Discordo completamente. E explico.
É bastante bem
estabelecido que a Mídia e a Imprensa devem tratar esse tipo de notícia com
muita delicadeza. Já é bem claro que um dos fatores de risco para suicídio,
notadamente na puberdade/adolescência está diretamente relacionado ao suicídio
de amigo, colega ou pessoa próxima. Há alguns anos tivemos em outro colégio de
São Paulo a ocorrência desse fenômeno: dois adolescentes desse colégio tiraram
a própria vida, em um curto espaço de tempo. Todo mundo deve, ou deveria, tocar
nesse assunto com extremo cuidado. Todo mundo? Não, todo mundo não. Em tempos
de Redes Sociais, as mortes são postadas e os detalhes expostos de maneira
gráfica, atingindo crianças de idades cada vez mais precoces. O conselho da
colega, portanto, é completamente improcedente. Se os pais não falam sobre esse
assunto, muitas mensagens, comentários e fotos vão chegar aos computadores e
celulares de seus filhos, aumentando o risco de contaminação. Muita gente fica
em estado de paralisia e tem medo de induzir o comportamento se o assunto for
abordado. Na minha opinião, o assunto pode e deve ser abordado pelos pais. E os
filhos, em vez de serem vistos como potenciais suicidas, podem ser convidados a
ajudar e cuidar de colegas mais vulneráveis. E quem são os colegas mais
vulneráveis? Os colegas que tem ou passaram por quadros depressivos, passaram
por ou cometeram atos de violência, os que usam álcool e outras drogas
precocemente. Há também os alunos isolados, que afastam quem deles se aproxima
e alunos que estejam sofrendo qualquer tipo de bullying no ambiente escolar ou
social a que pertencem.
Os pais devem
estar atentos, abrir canais de diálogo e criar condições para se montar uma
corrente de proteção na comunidade. Em vez de projetar na criança o medo e a
insegurança dos pais, o melhor caminho é empoderar as crianças com a informação
e a “tarefa” de olhar pelo próximo e oferecer atenção e quem sabe, compaixão
para ele.
O Suicídio é a segunda
causa de morte em crianças e adolescentes no Brasil e no mundo. Isso em um país
que muitos jovens se ferem e morrem em assaltos, acidentes e diversas formas de
violência. O Suicídio é uma praga silenciosa, subnotificada e oculta, que está
se espalhando e criando novas vítimas. Não devemos mais olhar para isso com
indiferença ou culpar a família das vítimas ou apontar o dedo para as escolas.
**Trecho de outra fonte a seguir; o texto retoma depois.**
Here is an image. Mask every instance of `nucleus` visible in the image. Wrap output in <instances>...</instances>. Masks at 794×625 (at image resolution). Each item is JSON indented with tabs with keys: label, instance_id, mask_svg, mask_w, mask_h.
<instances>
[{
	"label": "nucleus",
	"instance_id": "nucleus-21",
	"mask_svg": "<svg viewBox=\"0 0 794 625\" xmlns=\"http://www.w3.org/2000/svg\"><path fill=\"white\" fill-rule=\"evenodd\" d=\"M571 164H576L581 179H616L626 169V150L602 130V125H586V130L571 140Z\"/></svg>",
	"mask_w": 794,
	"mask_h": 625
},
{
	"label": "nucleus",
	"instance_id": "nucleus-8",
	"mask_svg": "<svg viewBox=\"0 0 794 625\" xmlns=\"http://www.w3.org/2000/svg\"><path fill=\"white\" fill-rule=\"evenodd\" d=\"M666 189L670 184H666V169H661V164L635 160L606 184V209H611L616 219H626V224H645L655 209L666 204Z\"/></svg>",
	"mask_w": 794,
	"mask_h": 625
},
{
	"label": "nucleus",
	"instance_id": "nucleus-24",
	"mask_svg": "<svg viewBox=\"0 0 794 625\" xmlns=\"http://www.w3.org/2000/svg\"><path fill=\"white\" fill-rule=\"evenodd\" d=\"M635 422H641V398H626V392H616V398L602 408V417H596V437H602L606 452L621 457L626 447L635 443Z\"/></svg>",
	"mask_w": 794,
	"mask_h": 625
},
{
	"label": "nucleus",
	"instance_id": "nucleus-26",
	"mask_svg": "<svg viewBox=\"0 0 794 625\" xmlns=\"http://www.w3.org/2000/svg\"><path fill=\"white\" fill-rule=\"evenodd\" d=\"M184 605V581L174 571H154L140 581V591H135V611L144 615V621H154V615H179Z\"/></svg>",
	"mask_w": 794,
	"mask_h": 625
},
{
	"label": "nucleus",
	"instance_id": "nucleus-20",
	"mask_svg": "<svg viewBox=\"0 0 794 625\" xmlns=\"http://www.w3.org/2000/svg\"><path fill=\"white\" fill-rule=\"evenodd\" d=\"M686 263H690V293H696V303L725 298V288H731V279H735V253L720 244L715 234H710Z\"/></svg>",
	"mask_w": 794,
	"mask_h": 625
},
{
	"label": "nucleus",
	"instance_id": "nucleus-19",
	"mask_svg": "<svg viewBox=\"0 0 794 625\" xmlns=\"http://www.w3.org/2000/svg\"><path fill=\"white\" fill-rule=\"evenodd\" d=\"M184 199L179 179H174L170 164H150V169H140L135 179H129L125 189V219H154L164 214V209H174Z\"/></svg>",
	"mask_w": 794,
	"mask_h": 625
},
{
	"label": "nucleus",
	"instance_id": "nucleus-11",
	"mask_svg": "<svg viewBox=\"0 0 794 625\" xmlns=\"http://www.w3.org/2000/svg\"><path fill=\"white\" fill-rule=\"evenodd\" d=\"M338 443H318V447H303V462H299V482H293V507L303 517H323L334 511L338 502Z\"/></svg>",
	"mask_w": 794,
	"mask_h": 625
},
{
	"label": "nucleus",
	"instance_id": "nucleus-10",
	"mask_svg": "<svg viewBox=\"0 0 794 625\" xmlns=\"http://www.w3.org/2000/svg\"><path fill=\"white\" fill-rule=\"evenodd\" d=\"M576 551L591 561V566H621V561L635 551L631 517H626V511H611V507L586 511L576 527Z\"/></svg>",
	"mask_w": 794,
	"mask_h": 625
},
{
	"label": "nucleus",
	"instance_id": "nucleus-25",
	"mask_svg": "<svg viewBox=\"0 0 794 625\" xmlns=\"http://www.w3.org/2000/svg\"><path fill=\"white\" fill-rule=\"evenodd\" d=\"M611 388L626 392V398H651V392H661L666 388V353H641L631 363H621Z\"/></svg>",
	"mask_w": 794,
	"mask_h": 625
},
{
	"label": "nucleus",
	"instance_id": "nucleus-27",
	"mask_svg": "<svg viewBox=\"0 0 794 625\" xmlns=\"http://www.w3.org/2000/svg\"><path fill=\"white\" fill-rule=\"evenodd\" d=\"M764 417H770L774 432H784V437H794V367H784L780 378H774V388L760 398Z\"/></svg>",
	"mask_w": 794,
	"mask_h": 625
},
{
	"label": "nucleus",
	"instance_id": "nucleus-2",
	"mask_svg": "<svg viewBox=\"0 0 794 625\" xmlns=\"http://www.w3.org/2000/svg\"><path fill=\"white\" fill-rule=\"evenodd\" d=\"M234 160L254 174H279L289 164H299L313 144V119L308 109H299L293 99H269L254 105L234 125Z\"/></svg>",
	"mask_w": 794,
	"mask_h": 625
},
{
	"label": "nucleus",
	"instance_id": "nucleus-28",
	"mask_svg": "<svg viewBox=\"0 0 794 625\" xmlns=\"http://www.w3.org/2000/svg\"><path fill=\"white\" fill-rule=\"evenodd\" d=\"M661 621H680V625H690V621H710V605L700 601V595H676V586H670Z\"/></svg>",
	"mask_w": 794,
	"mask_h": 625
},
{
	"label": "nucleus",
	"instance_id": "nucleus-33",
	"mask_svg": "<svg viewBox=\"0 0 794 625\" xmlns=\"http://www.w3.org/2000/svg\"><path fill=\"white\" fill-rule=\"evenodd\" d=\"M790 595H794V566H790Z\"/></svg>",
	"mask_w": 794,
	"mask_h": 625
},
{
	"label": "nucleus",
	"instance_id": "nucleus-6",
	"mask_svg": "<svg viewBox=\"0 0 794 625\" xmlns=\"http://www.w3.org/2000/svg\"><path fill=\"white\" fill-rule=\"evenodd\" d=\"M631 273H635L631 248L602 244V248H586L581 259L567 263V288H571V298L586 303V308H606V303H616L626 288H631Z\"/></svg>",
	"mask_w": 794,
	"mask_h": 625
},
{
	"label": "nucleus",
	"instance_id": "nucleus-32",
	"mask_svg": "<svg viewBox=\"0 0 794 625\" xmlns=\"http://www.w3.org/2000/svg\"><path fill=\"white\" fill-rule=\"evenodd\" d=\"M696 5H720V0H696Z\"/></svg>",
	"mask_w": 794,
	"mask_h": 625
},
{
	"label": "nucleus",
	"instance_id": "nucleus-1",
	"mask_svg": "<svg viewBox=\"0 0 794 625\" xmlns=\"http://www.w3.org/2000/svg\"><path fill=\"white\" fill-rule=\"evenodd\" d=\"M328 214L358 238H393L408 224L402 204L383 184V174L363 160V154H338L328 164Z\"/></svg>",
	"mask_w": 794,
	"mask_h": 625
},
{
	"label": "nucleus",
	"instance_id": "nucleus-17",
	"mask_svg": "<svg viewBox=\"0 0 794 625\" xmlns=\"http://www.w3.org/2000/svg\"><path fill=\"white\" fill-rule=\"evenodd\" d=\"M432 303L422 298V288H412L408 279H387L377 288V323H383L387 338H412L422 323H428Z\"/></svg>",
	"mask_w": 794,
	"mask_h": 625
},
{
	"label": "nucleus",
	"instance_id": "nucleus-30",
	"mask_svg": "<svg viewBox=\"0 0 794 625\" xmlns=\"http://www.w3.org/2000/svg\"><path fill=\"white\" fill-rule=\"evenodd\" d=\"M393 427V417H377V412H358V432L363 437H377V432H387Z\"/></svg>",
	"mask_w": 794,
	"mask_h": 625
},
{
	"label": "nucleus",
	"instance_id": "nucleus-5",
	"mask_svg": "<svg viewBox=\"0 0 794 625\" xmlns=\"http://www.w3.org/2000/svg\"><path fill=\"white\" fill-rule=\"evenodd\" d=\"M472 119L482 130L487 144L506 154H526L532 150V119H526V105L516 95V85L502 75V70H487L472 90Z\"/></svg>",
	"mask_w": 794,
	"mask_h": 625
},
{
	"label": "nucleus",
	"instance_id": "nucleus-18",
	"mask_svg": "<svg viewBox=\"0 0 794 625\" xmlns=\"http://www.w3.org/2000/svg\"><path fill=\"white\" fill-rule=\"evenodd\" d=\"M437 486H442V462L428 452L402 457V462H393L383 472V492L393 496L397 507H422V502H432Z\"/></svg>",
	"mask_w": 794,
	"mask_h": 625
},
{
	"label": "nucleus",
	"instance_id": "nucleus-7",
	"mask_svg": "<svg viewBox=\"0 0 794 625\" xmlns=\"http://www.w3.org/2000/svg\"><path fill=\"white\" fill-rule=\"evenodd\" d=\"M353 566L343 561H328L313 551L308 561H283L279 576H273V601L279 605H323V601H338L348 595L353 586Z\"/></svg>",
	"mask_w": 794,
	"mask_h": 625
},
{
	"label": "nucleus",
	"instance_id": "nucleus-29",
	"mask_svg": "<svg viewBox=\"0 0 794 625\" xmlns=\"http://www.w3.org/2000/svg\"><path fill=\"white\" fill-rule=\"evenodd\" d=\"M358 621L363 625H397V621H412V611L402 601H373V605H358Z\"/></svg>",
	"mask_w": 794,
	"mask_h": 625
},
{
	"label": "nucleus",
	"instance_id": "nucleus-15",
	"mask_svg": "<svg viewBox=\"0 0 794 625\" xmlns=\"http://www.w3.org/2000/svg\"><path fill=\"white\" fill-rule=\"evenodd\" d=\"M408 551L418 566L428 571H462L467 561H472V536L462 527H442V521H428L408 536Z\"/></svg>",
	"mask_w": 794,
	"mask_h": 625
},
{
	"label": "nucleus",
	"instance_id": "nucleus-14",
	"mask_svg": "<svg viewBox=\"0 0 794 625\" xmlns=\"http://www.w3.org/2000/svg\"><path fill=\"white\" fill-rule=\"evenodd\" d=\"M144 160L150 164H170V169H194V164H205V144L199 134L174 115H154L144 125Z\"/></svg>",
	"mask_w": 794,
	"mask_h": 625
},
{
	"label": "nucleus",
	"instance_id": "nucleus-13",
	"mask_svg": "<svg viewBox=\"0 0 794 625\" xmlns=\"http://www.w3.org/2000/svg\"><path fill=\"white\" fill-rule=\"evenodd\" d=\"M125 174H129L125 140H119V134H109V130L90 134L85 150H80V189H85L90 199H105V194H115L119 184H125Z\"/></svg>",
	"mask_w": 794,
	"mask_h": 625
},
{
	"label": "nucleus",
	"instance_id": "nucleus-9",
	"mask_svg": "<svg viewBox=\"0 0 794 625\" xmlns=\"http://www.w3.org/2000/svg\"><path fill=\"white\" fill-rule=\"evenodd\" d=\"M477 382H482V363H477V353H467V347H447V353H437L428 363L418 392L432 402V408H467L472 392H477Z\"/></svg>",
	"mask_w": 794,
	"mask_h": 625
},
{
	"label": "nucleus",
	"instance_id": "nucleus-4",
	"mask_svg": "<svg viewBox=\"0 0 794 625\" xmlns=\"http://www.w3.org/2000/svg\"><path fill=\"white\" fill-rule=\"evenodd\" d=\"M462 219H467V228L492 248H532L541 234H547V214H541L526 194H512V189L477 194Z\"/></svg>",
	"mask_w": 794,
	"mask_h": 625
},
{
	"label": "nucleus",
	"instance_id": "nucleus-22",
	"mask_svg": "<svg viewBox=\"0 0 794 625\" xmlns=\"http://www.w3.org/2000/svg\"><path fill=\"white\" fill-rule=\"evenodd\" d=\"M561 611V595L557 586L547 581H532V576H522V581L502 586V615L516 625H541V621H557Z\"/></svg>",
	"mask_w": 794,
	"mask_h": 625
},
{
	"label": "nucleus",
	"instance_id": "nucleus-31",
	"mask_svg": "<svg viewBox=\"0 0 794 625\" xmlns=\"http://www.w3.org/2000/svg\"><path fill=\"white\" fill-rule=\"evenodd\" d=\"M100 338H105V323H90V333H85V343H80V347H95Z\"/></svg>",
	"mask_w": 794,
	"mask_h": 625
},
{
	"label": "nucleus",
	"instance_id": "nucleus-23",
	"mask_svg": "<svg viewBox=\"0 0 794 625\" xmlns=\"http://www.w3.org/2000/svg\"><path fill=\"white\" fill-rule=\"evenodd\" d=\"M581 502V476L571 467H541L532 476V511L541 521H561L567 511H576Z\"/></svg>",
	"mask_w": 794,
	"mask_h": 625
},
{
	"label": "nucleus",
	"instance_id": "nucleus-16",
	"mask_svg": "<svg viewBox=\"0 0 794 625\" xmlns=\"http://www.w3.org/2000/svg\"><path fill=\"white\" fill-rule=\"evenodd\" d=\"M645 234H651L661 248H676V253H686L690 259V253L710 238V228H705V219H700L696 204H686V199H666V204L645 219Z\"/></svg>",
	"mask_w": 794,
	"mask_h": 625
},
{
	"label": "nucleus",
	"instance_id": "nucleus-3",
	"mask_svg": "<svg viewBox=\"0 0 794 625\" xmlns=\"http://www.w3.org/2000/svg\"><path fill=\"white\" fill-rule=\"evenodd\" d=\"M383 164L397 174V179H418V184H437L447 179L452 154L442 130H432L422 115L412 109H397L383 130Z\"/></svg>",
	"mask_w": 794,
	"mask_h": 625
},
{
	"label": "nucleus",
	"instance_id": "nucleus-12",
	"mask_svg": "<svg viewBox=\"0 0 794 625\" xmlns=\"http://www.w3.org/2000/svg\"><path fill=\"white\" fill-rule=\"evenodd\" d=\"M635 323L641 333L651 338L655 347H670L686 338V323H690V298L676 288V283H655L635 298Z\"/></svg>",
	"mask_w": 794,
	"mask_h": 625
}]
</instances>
Procurar por culpados é um jeito de esconder a sensação que todos participamos
desse mundo que tem fragilizado e ignorado as dificuldades de travessia dessas
crianças até a idade adulta.
Uma das coisas mais
chocantes da morte dessa menina em São Paulo foi o fato dela ser uma menina e
ter usado um método violento. Como nos adultos, os meninos são mais efetivos e
mais violentos em suas tentativas. As meninas tentam mais e conseguem menos.
Isso também está mudando. As Redes Sociais tem aumentado o risco suicida entre
as meninas. O Pós Pandemia também tem criado uma quase avalanche de transtornos
ansiosos e estressores de readaptação ao mundo real de crianças que passaram
dois anos em isolamento e imersão virtual.
Estudos mostram que a
sensação de exclusão ou agressão ativam áreas relacionadas com a dor nas
crianças e adolescentes. A sensação de dor pode gerar o comportamento de skin
cutting, ou de cortes na pele, numa tentativa paradoxal de inibir a dor da
angústia com a dor física e as endorfinas que o corpo libera com os cortes.
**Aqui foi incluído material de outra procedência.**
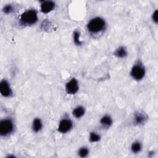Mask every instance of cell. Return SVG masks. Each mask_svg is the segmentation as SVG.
Listing matches in <instances>:
<instances>
[{
	"instance_id": "6da1fadb",
	"label": "cell",
	"mask_w": 158,
	"mask_h": 158,
	"mask_svg": "<svg viewBox=\"0 0 158 158\" xmlns=\"http://www.w3.org/2000/svg\"><path fill=\"white\" fill-rule=\"evenodd\" d=\"M20 22L24 25H31L35 24L38 21L37 13L35 10L25 11L20 17Z\"/></svg>"
},
{
	"instance_id": "7a4b0ae2",
	"label": "cell",
	"mask_w": 158,
	"mask_h": 158,
	"mask_svg": "<svg viewBox=\"0 0 158 158\" xmlns=\"http://www.w3.org/2000/svg\"><path fill=\"white\" fill-rule=\"evenodd\" d=\"M105 27V22L100 17H96L91 19L87 25V29L89 32L97 34L102 31Z\"/></svg>"
},
{
	"instance_id": "3957f363",
	"label": "cell",
	"mask_w": 158,
	"mask_h": 158,
	"mask_svg": "<svg viewBox=\"0 0 158 158\" xmlns=\"http://www.w3.org/2000/svg\"><path fill=\"white\" fill-rule=\"evenodd\" d=\"M14 130V125L11 120L4 119L0 123V134L1 136H7Z\"/></svg>"
},
{
	"instance_id": "277c9868",
	"label": "cell",
	"mask_w": 158,
	"mask_h": 158,
	"mask_svg": "<svg viewBox=\"0 0 158 158\" xmlns=\"http://www.w3.org/2000/svg\"><path fill=\"white\" fill-rule=\"evenodd\" d=\"M145 74V71L143 66L140 64H136L133 67L131 70V75L135 80H140L143 78Z\"/></svg>"
},
{
	"instance_id": "5b68a950",
	"label": "cell",
	"mask_w": 158,
	"mask_h": 158,
	"mask_svg": "<svg viewBox=\"0 0 158 158\" xmlns=\"http://www.w3.org/2000/svg\"><path fill=\"white\" fill-rule=\"evenodd\" d=\"M72 122L69 119L62 120L59 125L58 131L62 134H65L72 129Z\"/></svg>"
},
{
	"instance_id": "8992f818",
	"label": "cell",
	"mask_w": 158,
	"mask_h": 158,
	"mask_svg": "<svg viewBox=\"0 0 158 158\" xmlns=\"http://www.w3.org/2000/svg\"><path fill=\"white\" fill-rule=\"evenodd\" d=\"M65 90L67 93L70 95H74L77 93L78 90V85L75 78H72L67 83Z\"/></svg>"
},
{
	"instance_id": "52a82bcc",
	"label": "cell",
	"mask_w": 158,
	"mask_h": 158,
	"mask_svg": "<svg viewBox=\"0 0 158 158\" xmlns=\"http://www.w3.org/2000/svg\"><path fill=\"white\" fill-rule=\"evenodd\" d=\"M0 92L3 96L8 97L12 94V91L9 87L8 82L6 80H3L0 83Z\"/></svg>"
},
{
	"instance_id": "ba28073f",
	"label": "cell",
	"mask_w": 158,
	"mask_h": 158,
	"mask_svg": "<svg viewBox=\"0 0 158 158\" xmlns=\"http://www.w3.org/2000/svg\"><path fill=\"white\" fill-rule=\"evenodd\" d=\"M55 7V3L51 1H43L41 5V10L43 13H48L53 10Z\"/></svg>"
},
{
	"instance_id": "9c48e42d",
	"label": "cell",
	"mask_w": 158,
	"mask_h": 158,
	"mask_svg": "<svg viewBox=\"0 0 158 158\" xmlns=\"http://www.w3.org/2000/svg\"><path fill=\"white\" fill-rule=\"evenodd\" d=\"M147 117L144 114L141 113H138L135 115V121L136 124H142L145 122Z\"/></svg>"
},
{
	"instance_id": "30bf717a",
	"label": "cell",
	"mask_w": 158,
	"mask_h": 158,
	"mask_svg": "<svg viewBox=\"0 0 158 158\" xmlns=\"http://www.w3.org/2000/svg\"><path fill=\"white\" fill-rule=\"evenodd\" d=\"M42 128V123L40 119H35L33 122L32 129L35 132H38Z\"/></svg>"
},
{
	"instance_id": "8fae6325",
	"label": "cell",
	"mask_w": 158,
	"mask_h": 158,
	"mask_svg": "<svg viewBox=\"0 0 158 158\" xmlns=\"http://www.w3.org/2000/svg\"><path fill=\"white\" fill-rule=\"evenodd\" d=\"M72 113L76 118H80L85 114V109L82 106H78L74 109Z\"/></svg>"
},
{
	"instance_id": "7c38bea8",
	"label": "cell",
	"mask_w": 158,
	"mask_h": 158,
	"mask_svg": "<svg viewBox=\"0 0 158 158\" xmlns=\"http://www.w3.org/2000/svg\"><path fill=\"white\" fill-rule=\"evenodd\" d=\"M100 122L103 126L108 127L111 126L112 123H113V121H112V119L110 116H105L101 118Z\"/></svg>"
},
{
	"instance_id": "4fadbf2b",
	"label": "cell",
	"mask_w": 158,
	"mask_h": 158,
	"mask_svg": "<svg viewBox=\"0 0 158 158\" xmlns=\"http://www.w3.org/2000/svg\"><path fill=\"white\" fill-rule=\"evenodd\" d=\"M115 56H116L118 57H126L127 55V50H126L124 47H120L119 48L114 52Z\"/></svg>"
},
{
	"instance_id": "5bb4252c",
	"label": "cell",
	"mask_w": 158,
	"mask_h": 158,
	"mask_svg": "<svg viewBox=\"0 0 158 158\" xmlns=\"http://www.w3.org/2000/svg\"><path fill=\"white\" fill-rule=\"evenodd\" d=\"M131 151H132L133 153H137L138 152H140L141 149V144L139 142H135L132 144V145H131Z\"/></svg>"
},
{
	"instance_id": "9a60e30c",
	"label": "cell",
	"mask_w": 158,
	"mask_h": 158,
	"mask_svg": "<svg viewBox=\"0 0 158 158\" xmlns=\"http://www.w3.org/2000/svg\"><path fill=\"white\" fill-rule=\"evenodd\" d=\"M90 140L91 142H96L100 140V136L95 132H91L90 134Z\"/></svg>"
},
{
	"instance_id": "2e32d148",
	"label": "cell",
	"mask_w": 158,
	"mask_h": 158,
	"mask_svg": "<svg viewBox=\"0 0 158 158\" xmlns=\"http://www.w3.org/2000/svg\"><path fill=\"white\" fill-rule=\"evenodd\" d=\"M88 154V149L87 148L85 147L82 148L78 151V155L82 157H86L87 156Z\"/></svg>"
},
{
	"instance_id": "e0dca14e",
	"label": "cell",
	"mask_w": 158,
	"mask_h": 158,
	"mask_svg": "<svg viewBox=\"0 0 158 158\" xmlns=\"http://www.w3.org/2000/svg\"><path fill=\"white\" fill-rule=\"evenodd\" d=\"M74 40L76 45H80L82 42L80 40V34L78 32H75L74 34Z\"/></svg>"
},
{
	"instance_id": "ac0fdd59",
	"label": "cell",
	"mask_w": 158,
	"mask_h": 158,
	"mask_svg": "<svg viewBox=\"0 0 158 158\" xmlns=\"http://www.w3.org/2000/svg\"><path fill=\"white\" fill-rule=\"evenodd\" d=\"M12 11H13V8H12V6L10 4L4 6L3 8V12L5 13V14H9V13L12 12Z\"/></svg>"
},
{
	"instance_id": "d6986e66",
	"label": "cell",
	"mask_w": 158,
	"mask_h": 158,
	"mask_svg": "<svg viewBox=\"0 0 158 158\" xmlns=\"http://www.w3.org/2000/svg\"><path fill=\"white\" fill-rule=\"evenodd\" d=\"M153 21L157 23V11H155V12L153 13Z\"/></svg>"
}]
</instances>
Devemos alertar e orientar as crianças e adolescentes sobre o Bullying, os
comentários maldosos e essa moda de série americana de transformar a escola em
um campo de batalhas entre grupelhos e disputas de popularidade. Está na hora
de romper com o silêncio de deixar o bullying correr solto, porque “as crianças
precisam resolver isso entre elas”, ou “não podemos invadir o espaço delas”.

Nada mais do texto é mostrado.